31st Haul, a first effort by Denis Klebleev, is the uncompromising portrait of three families in a Siberian town that emphasises their isolation from the world and moments that make them seem anything but alone. The film is imperfect and incomplete, but Klebleev establishes intimate contact with his subjects without erasing his presence from the opposite side of the camera.

Alejo Hoijman’s El Ojo del Tuberon (The Shark’s Eye) is somewhat similar in form, but more invested in treading a path between social-historical investigation and coming-of-age story. The film oscillates between a narrative of two young boys learning the dying trade of shark fishing from their father and a collection of more ephemeral yet powerful images of everyday life in a Nicaraguan village. One such moment at the end of the film where a young flirting couple mutually acknowledge the presence of filmmakers in their midst is undermined by the successive appearance of a shot the couple mentions: it’s understandable that the makers, having sprung for a helicopter rental, would want to include this expensive aerial footage but if they had paid more attention to the people they were filming they would have realised that it had just been rendered superfluous.

The Shark’s Eye

The Shark’s Eye

Adrien Lecouturier’s Fiebres is an intriguing attempt at creating a detached and occasionally moody observation piece that bears some hallmarks of cinema verité. The narrative of a rural doctor who has clearly styled himself after Che Guevara (in one shot the bearded doctor sits on a log in the forest smoking a regrettably unironic cigar), Fiebres never goes anywhere in particular, which would not be a problem if its primary subject did.

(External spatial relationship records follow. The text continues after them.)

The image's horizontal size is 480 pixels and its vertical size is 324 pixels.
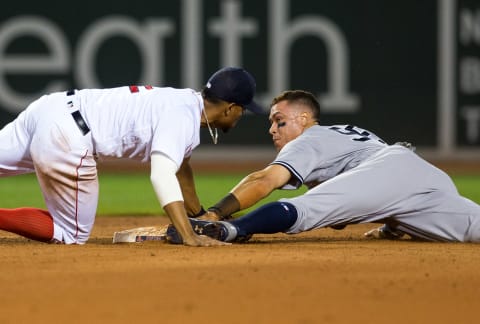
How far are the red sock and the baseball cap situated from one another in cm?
124

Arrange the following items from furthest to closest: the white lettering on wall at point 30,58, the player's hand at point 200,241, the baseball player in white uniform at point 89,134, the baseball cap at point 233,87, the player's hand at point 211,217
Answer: the white lettering on wall at point 30,58
the player's hand at point 211,217
the baseball cap at point 233,87
the baseball player in white uniform at point 89,134
the player's hand at point 200,241

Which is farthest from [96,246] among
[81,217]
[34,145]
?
[34,145]

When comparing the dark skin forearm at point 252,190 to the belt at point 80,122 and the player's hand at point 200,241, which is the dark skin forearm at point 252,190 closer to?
the player's hand at point 200,241

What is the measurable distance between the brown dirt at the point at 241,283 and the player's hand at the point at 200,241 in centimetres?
6

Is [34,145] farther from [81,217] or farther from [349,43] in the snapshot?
[349,43]

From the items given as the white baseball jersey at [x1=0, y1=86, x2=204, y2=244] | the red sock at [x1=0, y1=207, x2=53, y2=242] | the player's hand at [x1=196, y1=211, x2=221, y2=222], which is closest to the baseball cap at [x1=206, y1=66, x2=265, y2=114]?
the white baseball jersey at [x1=0, y1=86, x2=204, y2=244]

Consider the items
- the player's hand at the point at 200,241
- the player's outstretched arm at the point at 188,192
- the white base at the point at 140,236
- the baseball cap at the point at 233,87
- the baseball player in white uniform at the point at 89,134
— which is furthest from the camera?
the player's outstretched arm at the point at 188,192

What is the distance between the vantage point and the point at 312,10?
14695mm

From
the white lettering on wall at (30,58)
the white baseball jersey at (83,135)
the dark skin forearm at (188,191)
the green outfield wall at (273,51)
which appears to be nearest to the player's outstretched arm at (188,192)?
the dark skin forearm at (188,191)

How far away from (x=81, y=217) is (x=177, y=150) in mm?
917

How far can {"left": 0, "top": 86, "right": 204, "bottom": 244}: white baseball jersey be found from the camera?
5.81 meters

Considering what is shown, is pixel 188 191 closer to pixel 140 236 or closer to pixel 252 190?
pixel 140 236

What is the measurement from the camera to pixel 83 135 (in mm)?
5887

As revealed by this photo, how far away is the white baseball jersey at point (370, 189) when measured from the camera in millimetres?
6039
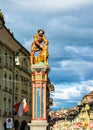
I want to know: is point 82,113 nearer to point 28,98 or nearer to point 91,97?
point 91,97

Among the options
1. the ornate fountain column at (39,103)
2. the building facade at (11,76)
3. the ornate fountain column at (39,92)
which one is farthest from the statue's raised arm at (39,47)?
the building facade at (11,76)

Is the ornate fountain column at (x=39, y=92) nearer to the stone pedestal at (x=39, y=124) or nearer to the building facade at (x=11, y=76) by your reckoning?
the stone pedestal at (x=39, y=124)

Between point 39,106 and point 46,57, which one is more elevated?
point 46,57

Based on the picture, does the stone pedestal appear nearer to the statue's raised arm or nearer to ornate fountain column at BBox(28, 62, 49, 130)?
ornate fountain column at BBox(28, 62, 49, 130)

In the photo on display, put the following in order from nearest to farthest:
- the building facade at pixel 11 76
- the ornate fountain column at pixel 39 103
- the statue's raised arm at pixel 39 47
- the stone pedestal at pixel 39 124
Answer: the stone pedestal at pixel 39 124
the ornate fountain column at pixel 39 103
the statue's raised arm at pixel 39 47
the building facade at pixel 11 76

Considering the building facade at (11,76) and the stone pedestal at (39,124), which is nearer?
the stone pedestal at (39,124)

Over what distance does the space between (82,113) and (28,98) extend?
111 meters

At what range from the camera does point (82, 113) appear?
17612 centimetres

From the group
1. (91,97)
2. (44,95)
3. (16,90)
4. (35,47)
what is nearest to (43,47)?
(35,47)

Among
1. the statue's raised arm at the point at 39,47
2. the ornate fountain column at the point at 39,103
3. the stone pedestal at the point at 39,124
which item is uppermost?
the statue's raised arm at the point at 39,47

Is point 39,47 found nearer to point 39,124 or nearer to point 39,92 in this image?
point 39,92

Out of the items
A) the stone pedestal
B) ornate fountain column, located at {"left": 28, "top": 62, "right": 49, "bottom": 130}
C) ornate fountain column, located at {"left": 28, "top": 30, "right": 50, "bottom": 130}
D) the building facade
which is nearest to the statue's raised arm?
ornate fountain column, located at {"left": 28, "top": 30, "right": 50, "bottom": 130}

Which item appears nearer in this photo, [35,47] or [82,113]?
[35,47]

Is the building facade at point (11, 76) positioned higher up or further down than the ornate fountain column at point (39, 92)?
higher up
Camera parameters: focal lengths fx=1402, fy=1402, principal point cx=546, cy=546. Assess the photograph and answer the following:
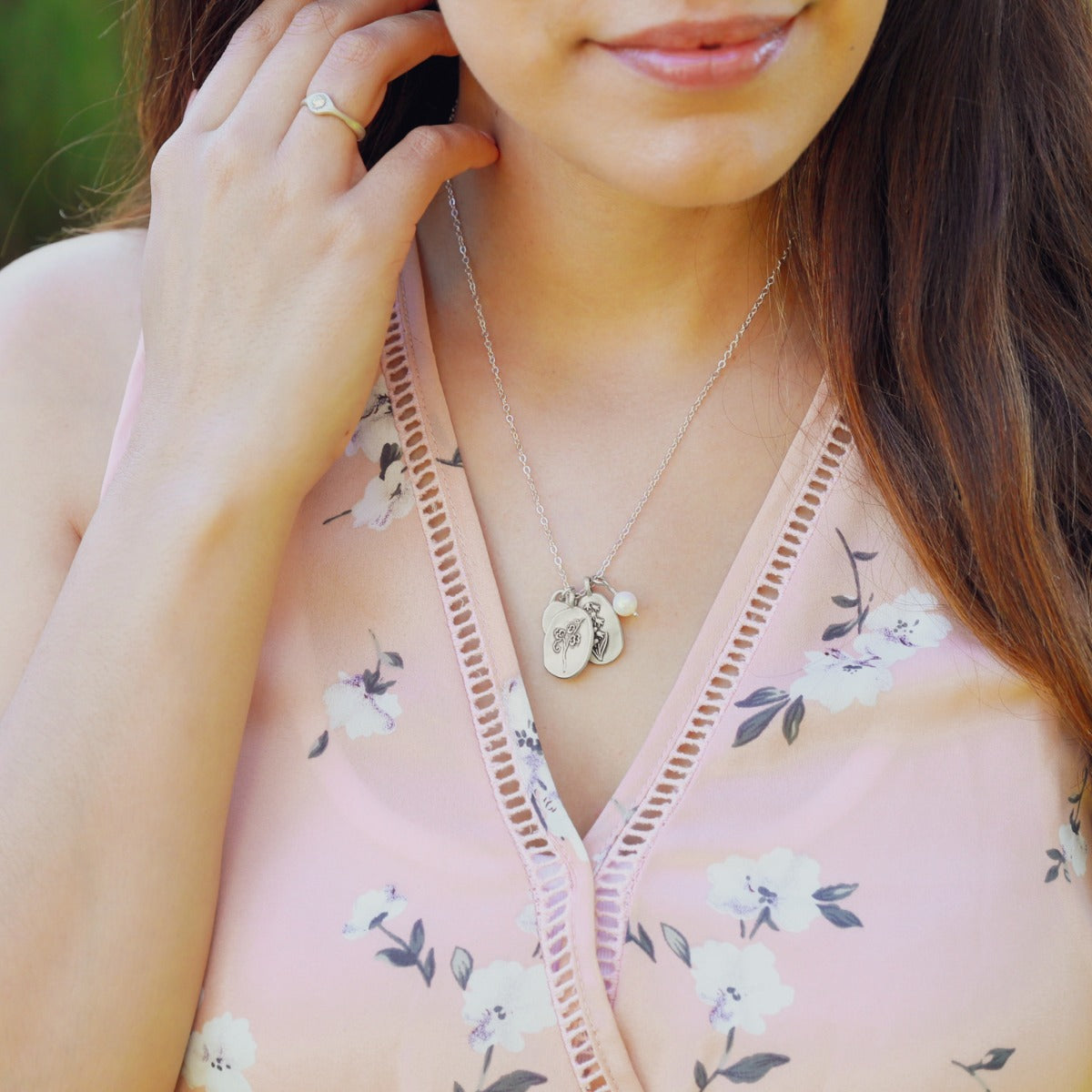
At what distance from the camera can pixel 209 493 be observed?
4.33 feet

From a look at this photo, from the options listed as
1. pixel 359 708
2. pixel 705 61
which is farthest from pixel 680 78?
pixel 359 708

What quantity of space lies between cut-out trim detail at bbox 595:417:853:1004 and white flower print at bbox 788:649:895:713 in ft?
0.20

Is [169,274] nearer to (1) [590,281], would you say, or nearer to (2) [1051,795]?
(1) [590,281]

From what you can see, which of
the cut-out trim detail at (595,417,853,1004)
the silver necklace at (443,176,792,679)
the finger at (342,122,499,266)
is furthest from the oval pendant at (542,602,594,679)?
the finger at (342,122,499,266)

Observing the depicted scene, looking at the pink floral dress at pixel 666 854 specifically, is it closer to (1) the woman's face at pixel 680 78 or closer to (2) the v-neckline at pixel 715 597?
(2) the v-neckline at pixel 715 597

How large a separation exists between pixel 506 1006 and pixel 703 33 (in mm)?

Instead, the doctor seems either self-conscious or smug most of the time – he might be hiding something, but the camera can’t or won’t tell us what lies beyond his implacable gaze or its beautifully shot, crisp, high definition images.

A New Product

A New Product

It’s hard to make a film about a political event that acknowledges its experiential context (Patricio Guzmán has tried), but it is likewise difficult to extract or isolate the political tenor of everyday interactions without becoming didactic. Harun Farocki’s career has been largely concerned with the latter problematic. While his earlier work was unabashedly dogmatic, he has more recently turned to a verité-style presentation in his films, in addition to a more diverse array of experimental approaches in his installation work. His latest, Ein Neues Produkt (A New Product), possesses a subtle brilliance in its unapologetic directness. It’s clear that businessmen we initially encounter envision their latest product as providing a new framework for human interaction and work. But the time it takes them to contextualise their aims makes their commercial goals seem downright metaphysical as the consultants wax poetic about formulas and statistics. Capitalism, the film tells us, is totalising; not that we didn’t know that but this look into the minds of people frequently identified as engineers of social alienation reveals them as equally subjected to a single framework as those they seek to subject.

The Radiant

The Radiant

The Otolith Group’s The Radiant is deeply influenced by some of Farocki’s work but confuses its desire to convey a political critique with an over-polished high definition delivery system. (That its digital cinema package [DCP] noticeably malfunctioned throughout the screening did not help its case.) In essence, The Radiant’s makers envision linking the Fukushima nuclear disaster to a wider critique of global capitalism. A central motif wherein a woman meticulously deconstructs a DSLR camera with handheld tools is meant to be a sly jab at the industrialised quality of contemporary video making, but in the process the nuclear disaster is pushed to the background, where it becomes a cipher. Intended as a direct political statement, The Radiant frequently loses direction in its editing, a metaphor for an overall missing link between theoretical convictions and recorded material. In contrast to Farocki’s work, which has become less explicitly didactic and more focused on transient yet vital details, The Otolith Group never seems quite sure who or what their subject is.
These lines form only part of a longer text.